Na początku Pole dance było dla mnie tylko oryginalnym sportem. W czasie kiedy zaczynałam treningi, w Warszawie były raptem 3 szkoły. Była to aktywność zupełnie niepopularna, wszystko dopiero raczkowało. Większość osób ten sport kojarzyło hmmm… no wiadomo z czym, dlatego też na początku w ogóle się do tego nie przyznawałam. Na dobrą sprawę pierwsze 3 lata trenowałam rekreacyjnie. Oczywiście ta pasja się rozwijała, treningów było coraz więcej, coraz większy głód poznawania nowych figur. Z biegiem czasu tak się w Pole Dance zakochałam, że zostałam instruktorką, a teraz już mam własne studio.

 

Czy była osoba, która szczególnie Cię zainspirowała?

Myślę, że był to trener. Każdy dobry trener to osoba odpowiedzialna, dbająca o bezpieczeństwo kursantów i taka, która potrafi zainspirować. To jest podstawa tak jak w każdym sporcie, przynajmniej na początku.

 

Co Cię ujęło w tym sporcie?

Wyzwania, ciągłe wyzwanie. Wciąż możesz doskonalić swoje umiejętności, bo cały czas powstają nowe akrobacje. Niektórzy myślą, że istnieje określona ilość figur np. 50 – poznajesz je i koniec, jesteś na tym najwyższym poziomie. Otóż nie, codziennie powstają nowe tricki, zależne tylko od ludzkiej kreatywności.

 

Która akrobacja jest Twoją ulubioną?

Bat wings, wygląda to tak jakbym lewitowała w poziomie. Całe moje ciało jest pod katem 90 stopni względem rurki.

 

Taka malutka drobniutka kobietka? Musisz mieć strasznie mocne ręce….

(śmiech) Nie, nie tylko ręce. Na dobrą sprawę Pole Dance wzmacnia cała ciało – mięśnie brzucha, nogi, kręgosłup….

 

  Pole dance to ogromny wysiłek fizyczny, czy w taki razie tego sportu może spróbować każdy?

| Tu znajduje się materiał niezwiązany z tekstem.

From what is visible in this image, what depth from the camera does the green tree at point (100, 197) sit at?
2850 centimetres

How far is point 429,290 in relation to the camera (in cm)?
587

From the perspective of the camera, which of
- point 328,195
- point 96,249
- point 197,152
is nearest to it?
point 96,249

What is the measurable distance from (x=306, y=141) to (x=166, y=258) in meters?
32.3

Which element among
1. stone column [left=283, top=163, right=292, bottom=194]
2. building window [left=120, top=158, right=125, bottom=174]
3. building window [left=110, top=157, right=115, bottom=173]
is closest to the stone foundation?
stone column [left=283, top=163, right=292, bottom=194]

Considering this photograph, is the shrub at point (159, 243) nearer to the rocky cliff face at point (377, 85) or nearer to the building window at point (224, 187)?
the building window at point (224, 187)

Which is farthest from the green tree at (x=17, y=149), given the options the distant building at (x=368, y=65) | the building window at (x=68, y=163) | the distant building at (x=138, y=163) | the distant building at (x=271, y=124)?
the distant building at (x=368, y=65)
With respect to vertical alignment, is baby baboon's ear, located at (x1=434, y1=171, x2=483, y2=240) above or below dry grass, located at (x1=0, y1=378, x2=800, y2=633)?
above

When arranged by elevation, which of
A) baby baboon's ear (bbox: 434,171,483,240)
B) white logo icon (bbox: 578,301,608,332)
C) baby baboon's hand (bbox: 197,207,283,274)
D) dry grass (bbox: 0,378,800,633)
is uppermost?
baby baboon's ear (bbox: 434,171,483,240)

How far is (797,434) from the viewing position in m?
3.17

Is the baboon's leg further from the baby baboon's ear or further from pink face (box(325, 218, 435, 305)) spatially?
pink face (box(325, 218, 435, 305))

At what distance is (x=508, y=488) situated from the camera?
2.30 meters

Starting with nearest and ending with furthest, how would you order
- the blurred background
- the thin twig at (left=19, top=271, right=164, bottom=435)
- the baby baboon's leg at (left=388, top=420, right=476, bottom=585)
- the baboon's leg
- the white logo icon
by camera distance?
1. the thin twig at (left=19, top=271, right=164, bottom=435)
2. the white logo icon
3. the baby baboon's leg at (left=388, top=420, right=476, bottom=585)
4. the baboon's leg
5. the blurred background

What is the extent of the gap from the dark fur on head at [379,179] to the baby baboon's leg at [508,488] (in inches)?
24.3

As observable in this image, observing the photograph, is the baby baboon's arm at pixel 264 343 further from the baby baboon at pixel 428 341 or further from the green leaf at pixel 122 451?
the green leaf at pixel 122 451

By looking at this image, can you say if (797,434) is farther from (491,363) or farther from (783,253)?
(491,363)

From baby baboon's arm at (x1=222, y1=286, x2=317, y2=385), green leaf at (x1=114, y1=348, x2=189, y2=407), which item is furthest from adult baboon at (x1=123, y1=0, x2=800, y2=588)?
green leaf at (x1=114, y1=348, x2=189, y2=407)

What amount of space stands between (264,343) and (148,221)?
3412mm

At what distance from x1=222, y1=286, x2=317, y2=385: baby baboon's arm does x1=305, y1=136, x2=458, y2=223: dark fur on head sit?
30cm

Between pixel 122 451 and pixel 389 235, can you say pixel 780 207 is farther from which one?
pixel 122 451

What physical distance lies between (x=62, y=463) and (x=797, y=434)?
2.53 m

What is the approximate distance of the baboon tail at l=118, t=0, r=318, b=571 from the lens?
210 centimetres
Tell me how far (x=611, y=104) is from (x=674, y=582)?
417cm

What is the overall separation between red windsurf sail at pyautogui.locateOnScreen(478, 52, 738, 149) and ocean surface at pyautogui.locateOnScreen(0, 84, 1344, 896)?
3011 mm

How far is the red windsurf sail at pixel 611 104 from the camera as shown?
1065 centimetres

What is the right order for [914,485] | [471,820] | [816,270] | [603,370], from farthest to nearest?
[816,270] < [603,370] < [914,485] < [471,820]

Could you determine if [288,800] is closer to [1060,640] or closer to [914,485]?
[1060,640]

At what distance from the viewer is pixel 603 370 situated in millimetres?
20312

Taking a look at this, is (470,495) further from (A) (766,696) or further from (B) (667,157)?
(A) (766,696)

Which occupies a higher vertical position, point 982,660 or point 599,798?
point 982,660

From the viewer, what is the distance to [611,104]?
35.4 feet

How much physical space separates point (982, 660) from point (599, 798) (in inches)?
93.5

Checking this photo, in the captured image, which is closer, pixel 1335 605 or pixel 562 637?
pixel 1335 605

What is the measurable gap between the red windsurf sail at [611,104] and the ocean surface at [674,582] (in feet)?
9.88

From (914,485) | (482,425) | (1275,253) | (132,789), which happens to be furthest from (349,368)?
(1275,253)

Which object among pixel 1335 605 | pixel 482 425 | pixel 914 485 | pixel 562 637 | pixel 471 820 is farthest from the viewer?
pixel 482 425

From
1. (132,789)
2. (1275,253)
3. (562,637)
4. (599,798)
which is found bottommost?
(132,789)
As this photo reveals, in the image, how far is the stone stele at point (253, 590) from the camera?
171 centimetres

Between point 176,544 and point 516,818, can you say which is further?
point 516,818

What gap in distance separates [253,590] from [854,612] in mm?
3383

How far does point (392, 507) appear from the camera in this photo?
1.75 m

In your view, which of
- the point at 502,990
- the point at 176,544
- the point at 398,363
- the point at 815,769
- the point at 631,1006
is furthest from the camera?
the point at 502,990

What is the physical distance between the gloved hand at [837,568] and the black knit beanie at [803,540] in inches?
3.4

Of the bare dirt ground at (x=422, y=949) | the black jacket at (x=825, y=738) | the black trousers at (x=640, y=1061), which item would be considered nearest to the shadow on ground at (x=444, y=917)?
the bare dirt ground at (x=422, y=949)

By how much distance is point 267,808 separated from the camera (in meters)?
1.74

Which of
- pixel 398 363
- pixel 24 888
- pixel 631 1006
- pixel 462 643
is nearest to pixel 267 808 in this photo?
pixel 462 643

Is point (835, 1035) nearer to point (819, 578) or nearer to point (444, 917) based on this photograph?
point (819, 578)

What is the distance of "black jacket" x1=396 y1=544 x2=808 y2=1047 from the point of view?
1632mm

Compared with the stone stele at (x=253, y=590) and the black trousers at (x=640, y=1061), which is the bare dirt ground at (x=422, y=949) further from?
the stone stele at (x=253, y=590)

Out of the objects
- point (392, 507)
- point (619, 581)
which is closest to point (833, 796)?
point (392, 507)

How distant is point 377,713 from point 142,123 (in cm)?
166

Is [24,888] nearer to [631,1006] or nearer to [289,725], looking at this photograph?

Teoretycznie tak. Jednak w praktyce jest to sport dla tych, którzy nie mają żadnych przeciwwskazań medycznych do uprawiania sportu w ogóle, dlatego, że jest to trening mocno obciążający i siłowy. A jeżeli chodzi o wiek? Nie widzę żadnych barier. Wśród naszych kursantek mamy młode dziewczyny ok. 14-letnie, jak i panie po 50-tce.

 

Po jakim czasie można zauważyć pierwsze efekty?

Progres jest duży, ale czy szybko? Żaden instruktor nie będzie nierozsądny i nie da grupie do wykonania ćwiczeń, figur na które wie, że ta grupa nie jest gotowa. Jeśli chodzi o zmianę ciała to już po 3 miesiącach przy intensywności 2 razy w tygodniu widać pierwsze efekty. Nie okłamujmy się, do tego powinniśmy dołożyć również odpowiednią dietę.

 

 Na początku wspomniałaś, że ten sport niesie za sobą wiele konotacji erotycznych. Dlatego nie mogę nie zapytać czy Twoim zdaniem pozwala on rozwinąć kobiecość, subtelność, elegancję w ruchu?

Nie tylko tak uważam, ale jestem o tym święcie przekonana. Od pierwszych zajęć dziewczyny uczą się prawidłowej postawy, jak napinać swoje ciało, prostować się i chodzić przy rurce. Po pierwszych dwóch zajęciach można zauważyć, że przekraczają próg studia zupełnie inaczej. Pewne siebie, wyprostowane, broda wysoko. Uwierz mi, że wtedy każde ciało wygląda lepiej niezależnie od tego czy jest to rozmiar 34 czy 42.

 

Czy zdarza Ci się być świadkiem totalnej przemiany,kiedy z cichej, szarej myszki robi się nagle kobieta wamp?

Jest mnóstwo takich historii. Poza tym, że dziewczyny się rozwijają, coraz bardziej wkręcają się w ten sport, to też pięknie przy tym rozkwitają.

 

Jako, że taniec ten większości kojarzy się ze striptizem, chciałabym zapytać czy zdarzyła Ci się kursantka, która przyszła na kurs z zamiarem bycia drugą Demi Moore z kultowego „Stiptizu”?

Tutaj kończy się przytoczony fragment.